APS News

March 2024 (Volume 33, Number 2)

APS Bridge Program Grad Takes on Plasma

From Alabama to Los Alamos, Dylan Funk has always been intrigued by the fourth state of matter.

By Nyla Husain | February 16, 2024

Dylan Funk

Dylan Funk



By Earthly standards, plasma is an extreme state of matter, most often generated by intensely high temperatures in space — much hotter than it usually gets on Earth. So while plasma makes up more than 99% of matter in the visible universe, it’s less common here on terra firma.

That hasn’t stopped Dylan Funk, a plasma physicist, from spotting it whenever he can. “You see plasmas all over the place,” he says. “Lightbulbs are plasmas because they glow when you put electricity through them.” Lightning and auroras also contain plasma. So do, well, plasma TVs.

When particles in a gas are heated, electrons break free from their atoms, creating the electrically charged matter known as plasma. “Think of [plasma] as a soup,” he says. “The broth is the electrons running around, as well as the ions that they’ve separated from.”

◇ ◇ ◇

> CHALLENGES
1 > According to the article about the plasma physicist, why is plasma less common on Earth even though it makes up more than 99% of the visible universe's matter? Answer in one to three sentences.
2 > Could you rewrite the plasma article from "By Nyla Husain" to "well, plasma TVs.", renaming "terra firma" as "dry land"?
Nothing in the lines that follow is needed to complete the work here.

[Entries drawn from a collection]
◇ ◇ ◇

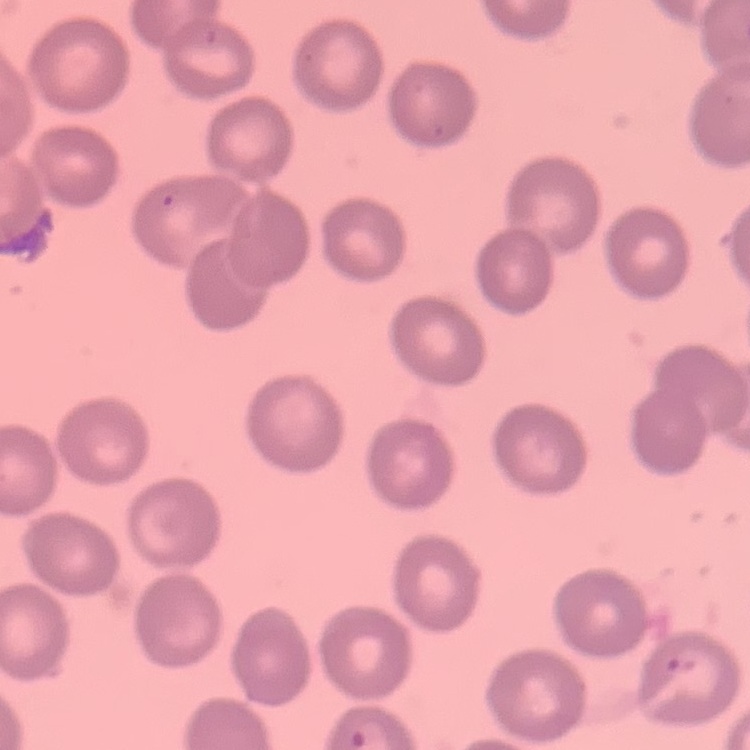
Summary:
  - Erythrocyte morphology: no rouleaux formation
  - Stain: Field's or Giemsa
  - Preparation: thin blood film
  - Image type: square crop of a larger photomicrograph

◇ ◇ ◇

> SOLUTIONS TO THE PROBLEMS
1 > Plasma is usually generated by intensely high temperatures in space, which are much hotter than it usually gets on Earth.

2 >
By Nyla Husain | February 16, 2024

Dylan Funk

Dylan Funk



By Earthly standards, plasma is an extreme state of matter, most often generated by intensely high temperatures in space — much hotter than it usually gets on Earth. So while plasma makes up more than 99% of matter in the visible universe, it’s less common here on dry land.

That hasn’t stopped Dylan Funk, a plasma physicist, from spotting it whenever he can. “You see plasmas all over the place,” he says. “Lightbulbs are plasmas because they glow when you put electricity through them.” Lightning and auroras also contain plasma. So do, well, plasma TVs.